Sprachspiele

Beim Spiel mit der Sprache ist stets damit zu rechnen, dass die Sprache, als vorläufiges Resultat aller bisherigen Sprecher und Schreiber, durchaus aktiv mitspielt. Sie fordert schiefe Vergleiche heraus, verleitet zu unangemessenen Übertreibungen, mehr oder weniger gelungenen Zweideutigkeiten, mitunter sogar zu armselig-albernen Wortspielen (von Komikern wie Willy Astor) oder sie lässt Lügen (nicht nur von „Personen des öffentlichen Lebens“) allein schon anhand der Formulierung als solche erahnen. Die Sprache überzeugt eben auch – und nicht zuletzt – in ihrer Rolle als raffinierter Spielverderber.
Was heute richtig ist oder dafür gehalten wird, kann schon morgen falsch sein oder dafür gehalten werden. Und wenngleich diese Plattitüde längst jedem klar sein sollte (oder wenigstens könnte), wird das von Politikern jeglicher Couleur aktuell für richtig Gehaltene gern als die („alternativlos“) einzig mögliche Wahrheit verkündet,  welche die Verkündenden dann, selbstredend (also: sich selbst zuredend…) und um jedweden Zweifel schon im Voraus für unzulässig zu erklären, zusätzlich noch als ihre „feste Überzeugung“ ausgeben. Dass eine „feste Überzeugung“ weder etwas über den Wahrheitsgehalt noch über die Richtigkeit einer Behauptung auszusagen vermag, gerät angesichts der geradezu inflationären „festen Überzeugungen“ im politischen Tagesgeschäft zunehmend aus dem Blickfeld.

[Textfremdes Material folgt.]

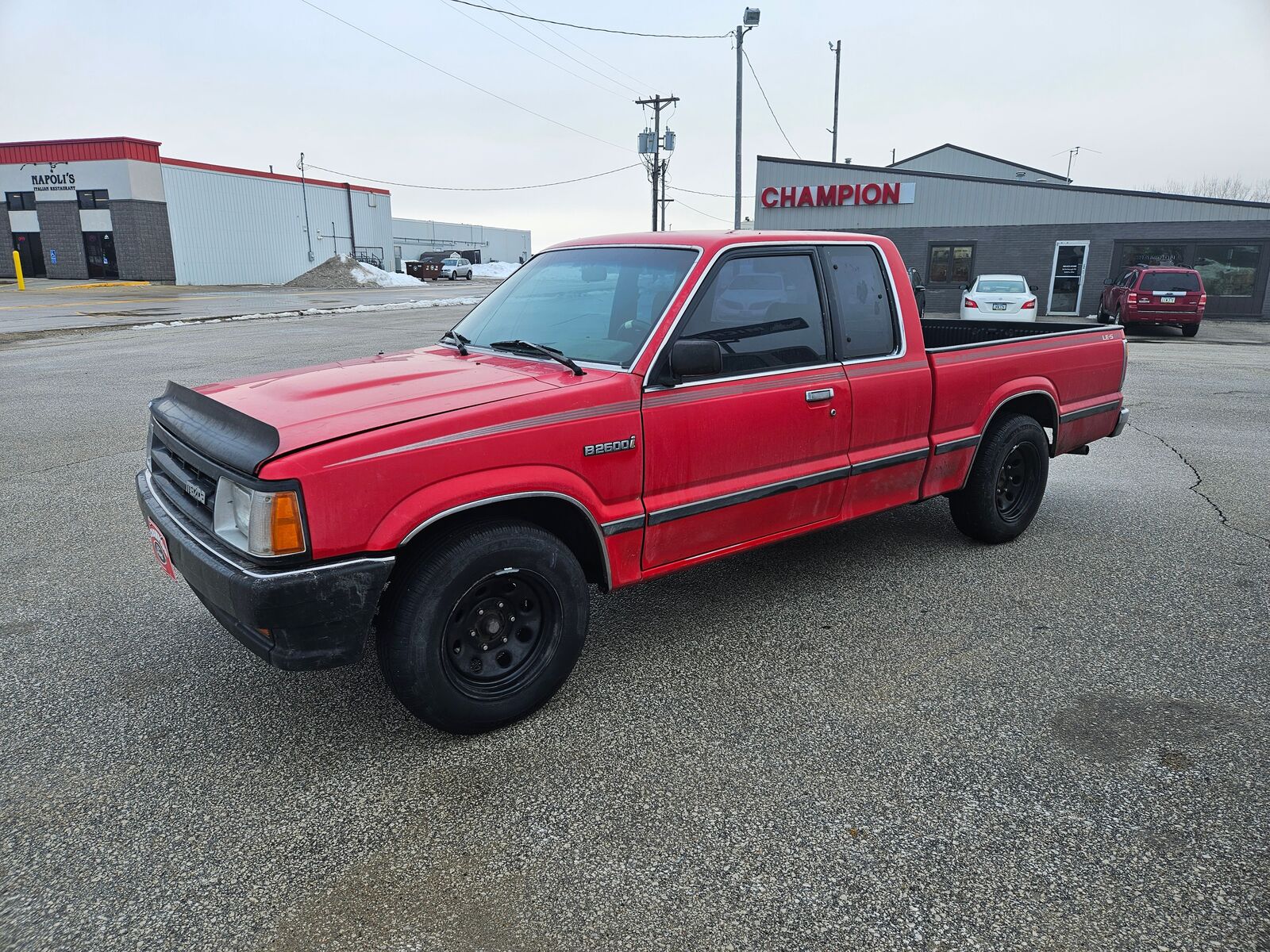 Mazda B-Series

Und so kommt es, wie es kommen muss: dass ständig irgendwelche Politiker – mit jedem Recht auf Wahrhaftigkeit – als Lügner oder (Wahl)-Betrüger bezeichnet werden dürfen.

„Wir müssen erkennen, wie die Sprache für sich selbst sorgt.“

(Ludwig Wittgenstein: Tagebücher 1914 – 16, Hervorh. i. Orig.)